还可以通过配置文件方式指定定时和计划任务,此时的配置文件如下:

#!/usr/bin/env python3
# -*- coding:utf-8 -*-
# Author:wd

from project import app
from celery.schedules import crontab

BROKER_URL = 'redis://10.1.210.69:6379/0' # Broker配置,使用Redis作为消息中间件

CELERY_RESULT_BACKEND = 'redis://10.1.210.69:6379/0' # BACKEND配置,这里使用redis

CELERY_RESULT_SERIALIZER = 'json' # 结果序列化方案

CELERY_TASK_RESULT_EXPIRES = 60 * 60 * 24 # 任务过期时间

CELERY_TIMEZONE='Asia/Shanghai'   # 时区配置

CELERY_IMPORTS = (     # 指定导入的任务模块,可以指定多个
    'project.tasks',
    'project.period_task',
)

app.conf.beat_schedule = {
    'period_add_task': {    # 计划任务
        'task': 'project.period_task.add',  #任务路径
        'schedule': crontab(hour=18, minute=16, day_of_week=1),
        'args': (3, 4),
    },
'add-every-30-seconds': {          # 每10秒执行
        'task': 'project.period_task.sayhi',  #任务路径
        'schedule': 10.0,
        'args': ('wd',)
    },
}

此时的period_task.py只需要注册到woker中就行了,如下:

#!/usr/bin/env python3
# -*- coding:utf-8 -*-
# Author:wd
from project import app

@app.task
def add(x,y):
    print(x+y)
    return x+y


@app.task
def sayhi(name):
    return 'hello %s' % name

 同样启动worker和beat结果和第一种方式一样。更多详细的内容请参考:http://docs.celeryproject.org/en/latest/userguide/periodic-tasks.html#crontab-schedules

任务绑定

Celery可通过任务绑定到实例获取到任务的上下文,这样我们可以在任务运行时候获取到任务的状态,记录相关日志等。

修改任务中的period_task.py,如下:

#!/usr/bin/env python3
# -*- coding:utf-8 -*-
# Author:wd
from project import app
from celery.utils.log import get_task_logger

logger = get_task_logger(__name__)
@app.task(bind=True)  # 绑定任务
def add(self,x,y):
    logger.info(self.request.__dict__)  #打印日志
    try:
        a=[]
        a[10]==1
    except Exception as e:
        raise self.retry(exc=e, countdown=5, max_retries=3) # 出错每5秒尝试一次,总共尝试3次
    return x+y

在以上代码中,通过bind参数将任务绑定,self指任务的上下文,通过self获取任务状态,同时在任务出错时进行任务重试,我们观察日志:

内置钩子函数

  Celery在执行任务时候,提供了钩子方法用于在任务执行完成时候进行对应的操作,在Task源码中提供了很多状态钩子函数如:on_success(成功后执行)、on_failure(失败时候执行)、on_retry(任务重试时候执行)、after_return(任务返回时候执行),在进行使用是我们只需要重写这些方法,完成相应的操作即可。

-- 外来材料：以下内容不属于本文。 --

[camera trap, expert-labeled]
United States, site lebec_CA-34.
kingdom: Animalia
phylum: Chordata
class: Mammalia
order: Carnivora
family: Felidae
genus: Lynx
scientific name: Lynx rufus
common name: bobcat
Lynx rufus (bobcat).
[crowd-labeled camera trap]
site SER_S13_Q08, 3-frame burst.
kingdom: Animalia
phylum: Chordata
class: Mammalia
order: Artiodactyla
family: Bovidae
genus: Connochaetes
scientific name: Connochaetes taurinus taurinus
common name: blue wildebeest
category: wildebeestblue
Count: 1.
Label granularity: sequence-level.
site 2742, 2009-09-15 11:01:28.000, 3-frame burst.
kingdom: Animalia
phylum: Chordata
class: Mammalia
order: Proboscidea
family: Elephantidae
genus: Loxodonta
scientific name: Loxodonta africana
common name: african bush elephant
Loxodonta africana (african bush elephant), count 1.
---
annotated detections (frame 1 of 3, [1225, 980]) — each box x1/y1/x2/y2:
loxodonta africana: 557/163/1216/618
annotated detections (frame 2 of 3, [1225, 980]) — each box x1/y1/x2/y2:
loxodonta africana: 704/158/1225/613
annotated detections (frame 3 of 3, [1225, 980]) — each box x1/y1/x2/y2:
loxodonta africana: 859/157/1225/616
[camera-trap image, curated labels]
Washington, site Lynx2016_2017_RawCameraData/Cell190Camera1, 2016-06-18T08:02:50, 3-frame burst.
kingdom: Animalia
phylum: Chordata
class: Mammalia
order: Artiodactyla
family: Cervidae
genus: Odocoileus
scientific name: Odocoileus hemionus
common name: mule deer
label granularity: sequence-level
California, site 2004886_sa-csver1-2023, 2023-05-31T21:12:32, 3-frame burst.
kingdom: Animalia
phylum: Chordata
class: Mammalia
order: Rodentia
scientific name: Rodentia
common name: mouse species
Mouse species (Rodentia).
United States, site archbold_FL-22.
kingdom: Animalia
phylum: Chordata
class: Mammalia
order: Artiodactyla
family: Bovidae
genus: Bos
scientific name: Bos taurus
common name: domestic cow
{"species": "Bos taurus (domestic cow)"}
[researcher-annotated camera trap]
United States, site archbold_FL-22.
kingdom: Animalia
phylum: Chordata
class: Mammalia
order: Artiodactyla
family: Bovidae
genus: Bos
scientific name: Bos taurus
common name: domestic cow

在以下示例中,我们继续修改period_task.py,分别定义三个任务来演示任务失败、重试、任务成功后执行的操作:

#!/usr/bin/env python3
# -*- coding:utf-8 -*-
# Author:wd
from project import app
from celery.utils.log import get_task_logger
from celery import Task

logger = get_task_logger(__name__)

class demotask(Task):

    def on_success(self, retval, task_id, args, kwargs):   # 任务成功执行
        logger.info('task id:{} , arg:{} , successful !'.format(task_id,args))



    def on_failure(self, exc, task_id, args, kwargs, einfo):  #任务失败执行
        logger.info('task id:{} , arg:{} , failed ! erros : {}' .format(task_id,args,exc))


    def on_retry(self, exc, task_id, args, kwargs, einfo):    #任务重试执行
        logger.info('task id:{} , arg:{} , retry !  einfo: {}'.format(task_id, args, exc))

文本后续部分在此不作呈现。